I have written an async program which queries data from a REST API periodically and writes this data to a postgres database. The program is written with async-std, surf for http access and sqlx for writing the results to the database. It runs in a loop to get new data from the server.

However, after a while (a few days usually) of continuous execution the program it halts (makes no more progress). When I inspect the network I can see that it has no more tcp connections, not to the REST server nor are there any database connections anymore.

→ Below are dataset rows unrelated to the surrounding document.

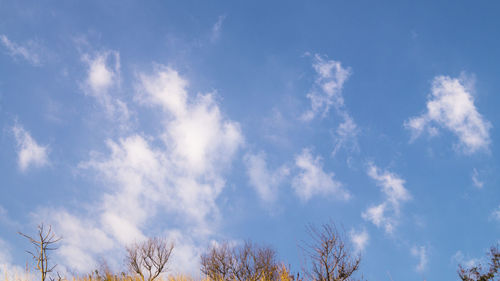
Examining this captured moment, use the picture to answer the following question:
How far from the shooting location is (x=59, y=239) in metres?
4.81

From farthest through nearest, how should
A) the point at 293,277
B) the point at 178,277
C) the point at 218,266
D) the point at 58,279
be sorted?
the point at 218,266, the point at 178,277, the point at 293,277, the point at 58,279

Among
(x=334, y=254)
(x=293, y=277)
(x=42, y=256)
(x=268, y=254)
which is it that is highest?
(x=268, y=254)

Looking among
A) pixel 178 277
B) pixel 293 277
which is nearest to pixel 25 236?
pixel 178 277

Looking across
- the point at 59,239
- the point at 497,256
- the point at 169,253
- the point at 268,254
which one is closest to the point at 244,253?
the point at 268,254

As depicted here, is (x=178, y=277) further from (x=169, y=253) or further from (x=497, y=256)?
(x=497, y=256)

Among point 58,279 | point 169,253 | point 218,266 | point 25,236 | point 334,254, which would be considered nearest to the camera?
point 25,236

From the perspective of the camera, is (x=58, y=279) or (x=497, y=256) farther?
(x=497, y=256)

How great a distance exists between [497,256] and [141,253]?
27.4m

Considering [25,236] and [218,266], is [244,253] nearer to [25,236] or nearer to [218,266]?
[218,266]

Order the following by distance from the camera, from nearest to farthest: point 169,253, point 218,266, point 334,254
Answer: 1. point 334,254
2. point 169,253
3. point 218,266

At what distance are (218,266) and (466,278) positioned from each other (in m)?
19.4

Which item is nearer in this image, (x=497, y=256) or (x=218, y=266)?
(x=497, y=256)

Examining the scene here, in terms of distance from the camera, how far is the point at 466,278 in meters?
26.1

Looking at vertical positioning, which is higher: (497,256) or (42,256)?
(497,256)
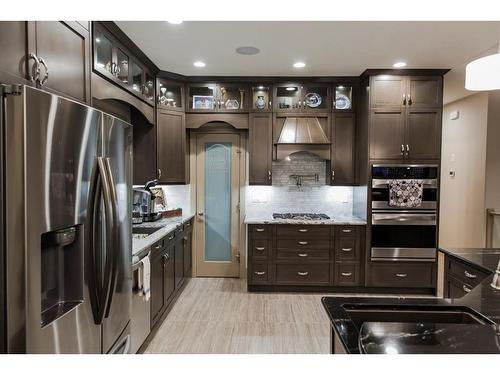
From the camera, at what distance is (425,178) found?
3939 mm

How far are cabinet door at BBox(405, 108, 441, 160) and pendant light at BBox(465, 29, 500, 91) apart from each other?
92.4 inches

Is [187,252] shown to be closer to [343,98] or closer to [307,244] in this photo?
[307,244]

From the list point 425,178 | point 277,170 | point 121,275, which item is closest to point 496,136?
point 425,178

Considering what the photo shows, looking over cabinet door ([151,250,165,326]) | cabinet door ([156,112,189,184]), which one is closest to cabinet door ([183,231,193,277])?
cabinet door ([156,112,189,184])

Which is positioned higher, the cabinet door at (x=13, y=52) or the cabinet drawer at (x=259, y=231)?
the cabinet door at (x=13, y=52)

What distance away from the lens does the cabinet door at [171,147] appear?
13.5 feet

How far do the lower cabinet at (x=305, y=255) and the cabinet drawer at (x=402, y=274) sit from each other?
0.63 feet

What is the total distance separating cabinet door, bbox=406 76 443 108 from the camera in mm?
A: 3961

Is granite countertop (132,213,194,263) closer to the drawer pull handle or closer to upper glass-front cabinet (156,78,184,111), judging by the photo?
upper glass-front cabinet (156,78,184,111)

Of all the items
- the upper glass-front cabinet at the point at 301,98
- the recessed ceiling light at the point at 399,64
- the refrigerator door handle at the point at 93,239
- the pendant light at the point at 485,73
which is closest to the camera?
the refrigerator door handle at the point at 93,239

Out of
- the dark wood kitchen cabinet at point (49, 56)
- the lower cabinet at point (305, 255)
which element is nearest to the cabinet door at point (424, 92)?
the lower cabinet at point (305, 255)

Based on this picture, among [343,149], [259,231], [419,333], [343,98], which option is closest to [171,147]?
[259,231]

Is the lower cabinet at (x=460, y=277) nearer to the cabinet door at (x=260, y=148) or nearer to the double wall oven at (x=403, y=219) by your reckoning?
the double wall oven at (x=403, y=219)
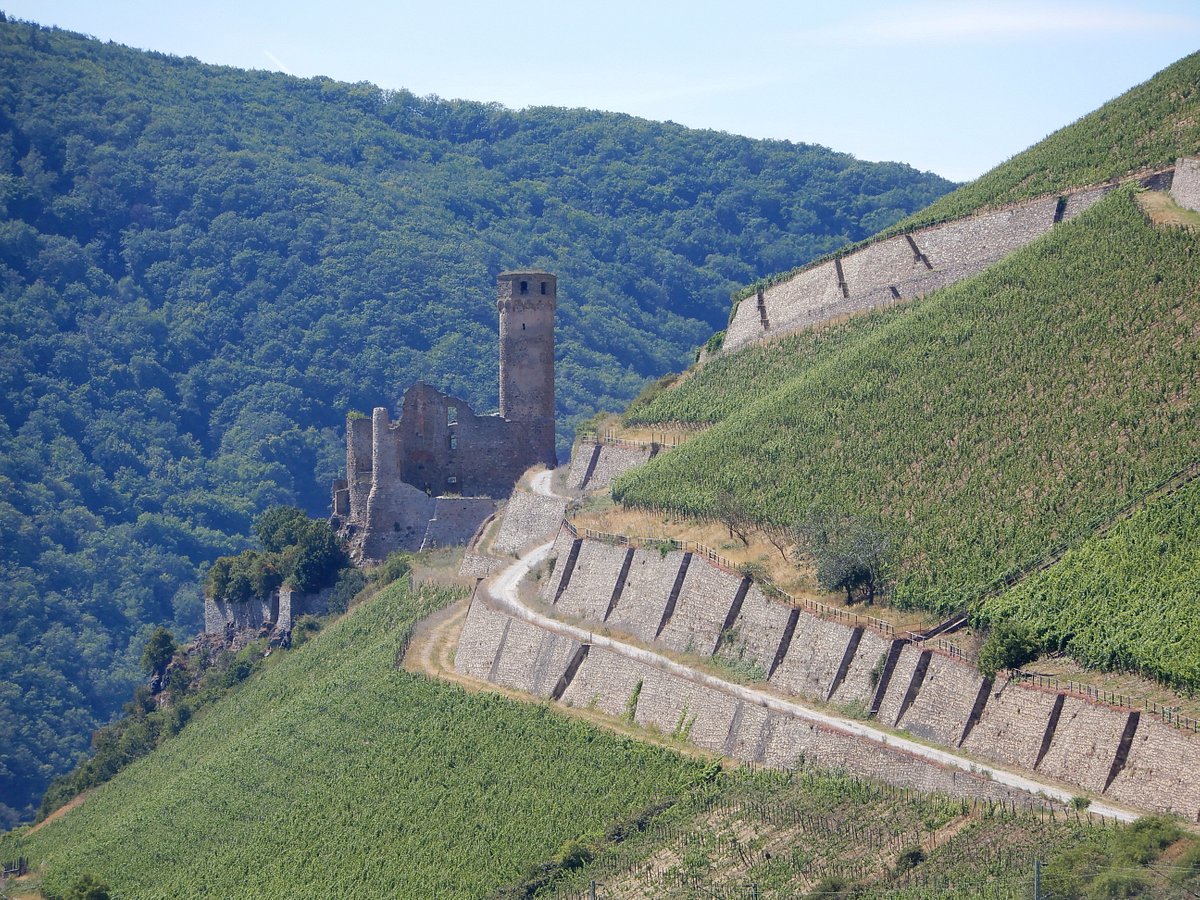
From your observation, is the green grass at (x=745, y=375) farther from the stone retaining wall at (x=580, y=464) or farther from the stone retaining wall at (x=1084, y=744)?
the stone retaining wall at (x=1084, y=744)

My question is: How can I best find out where the program blocks? If I attach gdb and inspect the threads I can see nothing useful because of the task abstraction on top of the threads: I can only see that all threads wait for a task that is ready to execute (not blocked). I also have no idea on how to effectively deploy printf debugging because the program is highly parallel and it takes ages to reproduce the bug.

A common cause for this behavior is holding a lock across an .await waypoint. Before .awaiting a subroutine, make sure to always std::mem::drop any locks you may be holding (whether from a RefCell, RwLock, Mutex, etc). Async is best viewed as "cooperative multi-tasking", so even in a single-threaded LocalSet context in tokio, locking a RefCell then calling .await would prevent other tasks from progressing if another task tries to lock that RefCell.

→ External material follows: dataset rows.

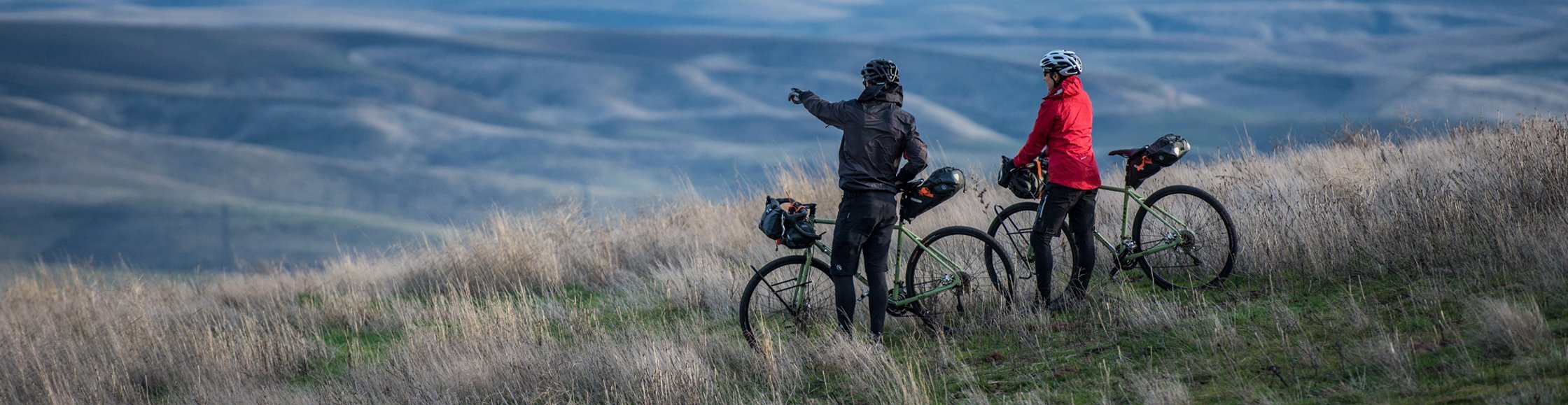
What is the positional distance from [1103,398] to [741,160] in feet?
564

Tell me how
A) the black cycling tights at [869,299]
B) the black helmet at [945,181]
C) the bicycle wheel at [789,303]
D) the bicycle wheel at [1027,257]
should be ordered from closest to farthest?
the black helmet at [945,181] → the black cycling tights at [869,299] → the bicycle wheel at [789,303] → the bicycle wheel at [1027,257]

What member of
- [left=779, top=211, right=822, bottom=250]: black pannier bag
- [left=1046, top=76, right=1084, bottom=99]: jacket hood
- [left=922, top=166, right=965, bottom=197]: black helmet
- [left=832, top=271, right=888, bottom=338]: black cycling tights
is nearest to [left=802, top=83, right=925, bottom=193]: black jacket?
[left=922, top=166, right=965, bottom=197]: black helmet

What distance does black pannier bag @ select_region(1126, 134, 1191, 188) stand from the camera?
6953 mm

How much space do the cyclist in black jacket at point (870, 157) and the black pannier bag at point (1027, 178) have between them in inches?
29.4

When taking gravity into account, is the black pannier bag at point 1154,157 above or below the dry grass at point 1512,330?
above

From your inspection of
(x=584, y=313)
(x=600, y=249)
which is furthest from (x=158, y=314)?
(x=584, y=313)

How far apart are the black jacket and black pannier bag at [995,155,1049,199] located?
2.55 ft

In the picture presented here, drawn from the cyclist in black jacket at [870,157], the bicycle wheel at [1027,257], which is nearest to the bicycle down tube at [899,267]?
the cyclist in black jacket at [870,157]

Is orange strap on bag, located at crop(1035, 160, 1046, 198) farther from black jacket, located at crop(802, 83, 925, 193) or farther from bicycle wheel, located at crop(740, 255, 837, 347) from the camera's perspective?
bicycle wheel, located at crop(740, 255, 837, 347)

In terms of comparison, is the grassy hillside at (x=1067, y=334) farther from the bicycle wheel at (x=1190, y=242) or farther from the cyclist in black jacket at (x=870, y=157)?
the cyclist in black jacket at (x=870, y=157)

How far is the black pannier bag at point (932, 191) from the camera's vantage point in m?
6.43

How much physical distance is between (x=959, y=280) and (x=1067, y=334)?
0.71m

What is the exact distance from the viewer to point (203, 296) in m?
13.5

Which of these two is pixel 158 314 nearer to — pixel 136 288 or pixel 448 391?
pixel 136 288
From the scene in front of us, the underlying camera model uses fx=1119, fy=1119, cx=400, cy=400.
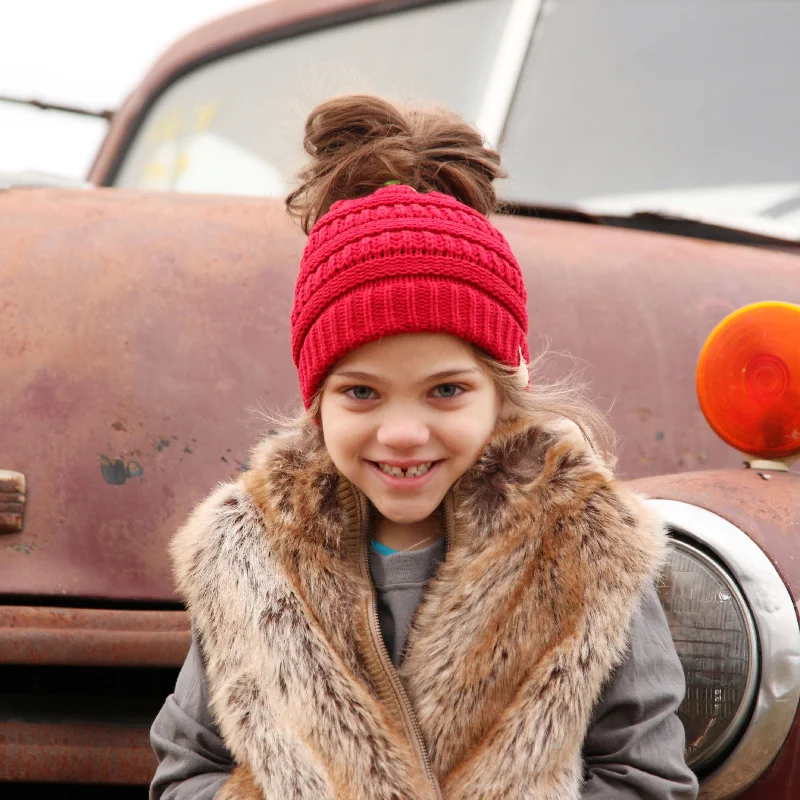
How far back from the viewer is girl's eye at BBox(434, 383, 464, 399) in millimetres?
1457

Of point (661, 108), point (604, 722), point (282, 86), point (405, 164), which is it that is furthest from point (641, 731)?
point (282, 86)

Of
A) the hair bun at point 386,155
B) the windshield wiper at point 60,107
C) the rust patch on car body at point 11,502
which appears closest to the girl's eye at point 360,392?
the hair bun at point 386,155

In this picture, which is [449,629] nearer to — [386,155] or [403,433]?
[403,433]

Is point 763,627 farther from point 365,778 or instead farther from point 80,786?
point 80,786

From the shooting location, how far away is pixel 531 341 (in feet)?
6.58

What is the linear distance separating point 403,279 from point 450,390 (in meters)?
0.16

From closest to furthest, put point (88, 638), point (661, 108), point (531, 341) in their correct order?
point (88, 638), point (531, 341), point (661, 108)

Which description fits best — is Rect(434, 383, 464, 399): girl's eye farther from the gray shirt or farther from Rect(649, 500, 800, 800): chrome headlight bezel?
Rect(649, 500, 800, 800): chrome headlight bezel

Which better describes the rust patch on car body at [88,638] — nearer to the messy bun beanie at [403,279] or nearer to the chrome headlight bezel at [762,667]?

To debug this, check your program for every location you call lock (if using mutex), read or write (if using RwLocks), borrow_mut or borrow (if using RefCells). Then, make sure the lock gets dropped before calling .await

Does this also applies to async aware sync primitives? I am using RWLock and Mutex from this module: async_std::sync - Rust

I found no mentioning in those docs about the behaviour you described.

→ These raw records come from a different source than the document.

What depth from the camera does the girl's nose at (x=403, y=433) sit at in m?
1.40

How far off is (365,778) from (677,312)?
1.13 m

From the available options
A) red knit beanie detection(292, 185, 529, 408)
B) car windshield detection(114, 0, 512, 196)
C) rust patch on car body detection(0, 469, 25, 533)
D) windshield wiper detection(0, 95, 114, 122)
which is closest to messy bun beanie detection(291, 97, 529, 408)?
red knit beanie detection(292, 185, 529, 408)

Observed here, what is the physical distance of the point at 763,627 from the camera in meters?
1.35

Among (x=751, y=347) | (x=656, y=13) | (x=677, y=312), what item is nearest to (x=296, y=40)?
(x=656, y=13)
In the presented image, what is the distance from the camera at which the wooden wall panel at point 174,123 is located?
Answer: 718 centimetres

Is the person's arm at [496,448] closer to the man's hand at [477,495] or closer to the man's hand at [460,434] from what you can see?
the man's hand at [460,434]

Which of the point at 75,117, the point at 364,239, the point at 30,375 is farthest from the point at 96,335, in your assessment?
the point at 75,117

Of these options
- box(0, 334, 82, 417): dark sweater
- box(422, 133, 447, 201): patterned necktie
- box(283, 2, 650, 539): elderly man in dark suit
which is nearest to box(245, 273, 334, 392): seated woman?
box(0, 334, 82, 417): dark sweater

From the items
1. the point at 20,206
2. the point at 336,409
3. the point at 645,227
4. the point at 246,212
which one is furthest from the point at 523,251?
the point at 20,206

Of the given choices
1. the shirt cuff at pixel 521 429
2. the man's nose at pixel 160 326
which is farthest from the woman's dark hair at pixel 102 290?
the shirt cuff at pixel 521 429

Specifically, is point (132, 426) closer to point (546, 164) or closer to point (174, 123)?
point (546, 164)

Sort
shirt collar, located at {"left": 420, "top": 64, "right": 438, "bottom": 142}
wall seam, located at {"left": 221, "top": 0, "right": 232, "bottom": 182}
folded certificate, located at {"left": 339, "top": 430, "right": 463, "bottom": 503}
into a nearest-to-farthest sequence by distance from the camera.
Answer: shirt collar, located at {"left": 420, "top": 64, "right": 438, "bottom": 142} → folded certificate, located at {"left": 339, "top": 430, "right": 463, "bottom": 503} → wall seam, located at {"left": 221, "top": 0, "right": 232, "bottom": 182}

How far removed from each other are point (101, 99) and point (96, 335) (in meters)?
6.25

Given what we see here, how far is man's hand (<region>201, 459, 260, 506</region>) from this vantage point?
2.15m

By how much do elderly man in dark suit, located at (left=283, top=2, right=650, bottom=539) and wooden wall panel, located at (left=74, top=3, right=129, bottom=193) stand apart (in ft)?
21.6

No, the async aware locks should work fine. Additionally, usng an std lock across an .await point is pretty difficult because it will give errors about not being Send.

The topic that @nologik is talking about is covered here.

I would probably go for instrumenting the code with the tracing crate, which is the best async-aware logging crate available. That said, I don't know how well it works with async-std, or if you have to use Tokio.

Additionally you may want to read Async: What is blocking?, which talks about one possible cause.

Isn't this code which is found in my program holding a lock over an await point?

pub async fn token(&self) -> RwLockReadGuard<'_, String>;

let response = self
    .try_request(request, region, &*auth.token().await)
    .await;

Isn't the LockGuard being held while awaiting the request? This is a async-std RwLock and the code compiles fine.

The problems with holding it across an await exist exclusively for the std locks.

This topic was automatically closed 90 days after the last reply. We invite you to open a new topic if you have further questions or comments.